On the other hand, I also found the difference between this tow docs. The latter one use rpc, which is mainly for multiple machine’s training, but I still have questions:
- In first doc’s, I found I got more training time when I do the following code (same as tutorial):
# With model parallelism only
model = Classification_model_parel()
optimizer = torch.optim.Adam(model.parameters(), lr=0.01, weight_decay=5e-4)
model.train()
x, y = batchloader(X_train, y_train, batch_size)
start = time.time()
for i in range(epoch):
for x_batch, y_batch in zip(x,y):
out = model(x_batch.to(torch.float32))
loss = F.cross_entropy(out, y_batch.to('cuda:1'))
loss.backward()
optimizer.step()
optimizer.zero_grad()
end = time.time()
model.eval()
pred = model(X_test)
correct = (pred.argmax(dim = 1) == y_test.to('cuda:1')).sum()

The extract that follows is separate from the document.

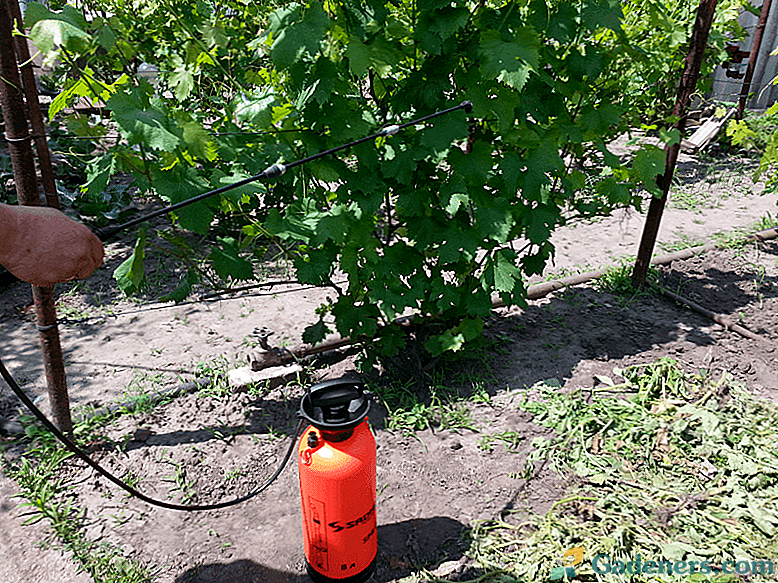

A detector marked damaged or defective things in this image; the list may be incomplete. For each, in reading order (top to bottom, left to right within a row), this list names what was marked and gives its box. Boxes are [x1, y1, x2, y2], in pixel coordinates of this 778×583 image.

rusty metal post [8, 0, 58, 209]
rusty metal post [0, 0, 72, 434]
rusty metal post [628, 0, 720, 288]
rusty metal post [732, 0, 768, 120]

auc = correct / len(y_test)
print(f'Auc:{auc:.4f}, trainning time = {end - start}')
# With pipeline and model parallelism
split_test = [4,8,12,24,48,96,128,256]
record = []
for splitset in split_test:
model = Classification_model_parel_pipe(splitset)

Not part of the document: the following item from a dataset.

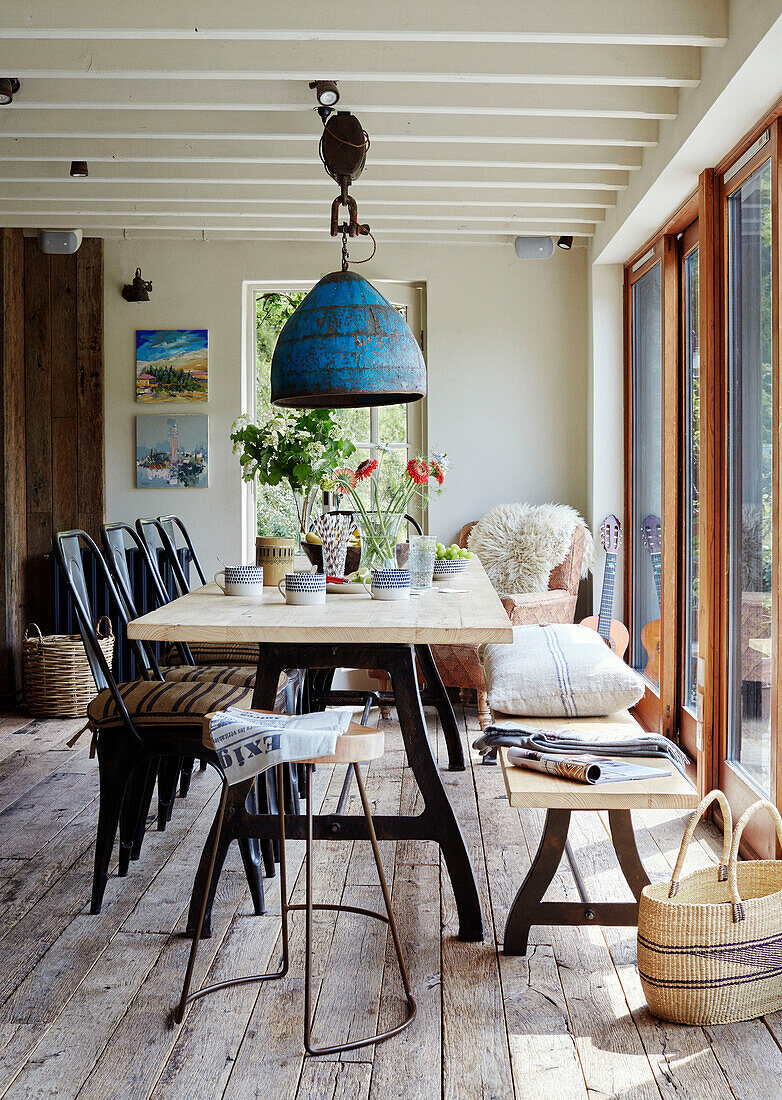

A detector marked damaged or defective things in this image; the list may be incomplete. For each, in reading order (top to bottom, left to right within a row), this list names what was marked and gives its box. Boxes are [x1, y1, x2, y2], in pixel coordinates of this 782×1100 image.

rusted blue lampshade [270, 270, 428, 409]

optimizer = torch.optim.Adam(model.parameters(), lr=0.01, weight_decay=5e-4)
model.train()
x, y = batchloader(X_train.to(torch.float32), y_train, batch_size)
start = time.time()
for i in range(epoch):
for x_batch, y_batch in zip(x,y):
out = model(x_batch.to('cuda:0'))
loss = F.cross_entropy(out, y_batch.to('cuda:1'))
loss.backward()
optimizer.step()
optimizer.zero_grad()
end = time.time()
model.eval()
pred = model(X_test.to('cuda:0'))
correct = (pred.argmax(dim = 1) == y_test.to('cuda:1')).sum()

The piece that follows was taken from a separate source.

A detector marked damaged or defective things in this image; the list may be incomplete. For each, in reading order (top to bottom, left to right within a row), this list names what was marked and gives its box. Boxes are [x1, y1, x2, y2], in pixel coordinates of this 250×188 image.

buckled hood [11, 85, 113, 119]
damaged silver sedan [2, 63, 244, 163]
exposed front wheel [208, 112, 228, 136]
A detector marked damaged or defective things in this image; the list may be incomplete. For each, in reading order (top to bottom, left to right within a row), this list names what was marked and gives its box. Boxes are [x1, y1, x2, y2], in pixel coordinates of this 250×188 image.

auc = correct / len(y_test)
print(f'Set {splitset}, Auc:{auc:.4f}, trainning time = {end - start}')
record.append(end - start)
The training time with pipeline in all splt_size are more than the training time without pipeline. Only when I set the split size as original batch_size and batch_size as 2*batch_size, the training time with pipeline will faster than the training time without pipeline. Is this correct?
- Although rpc is use in multiple machines, if I init rpc with only one worker and use Pipe in torch.distributed package according to the second docs, I think this is doing the same thing as the first docs. But the result comes out that using rpc and Pipe will training much time than the first doc’s way, is my concept wrong?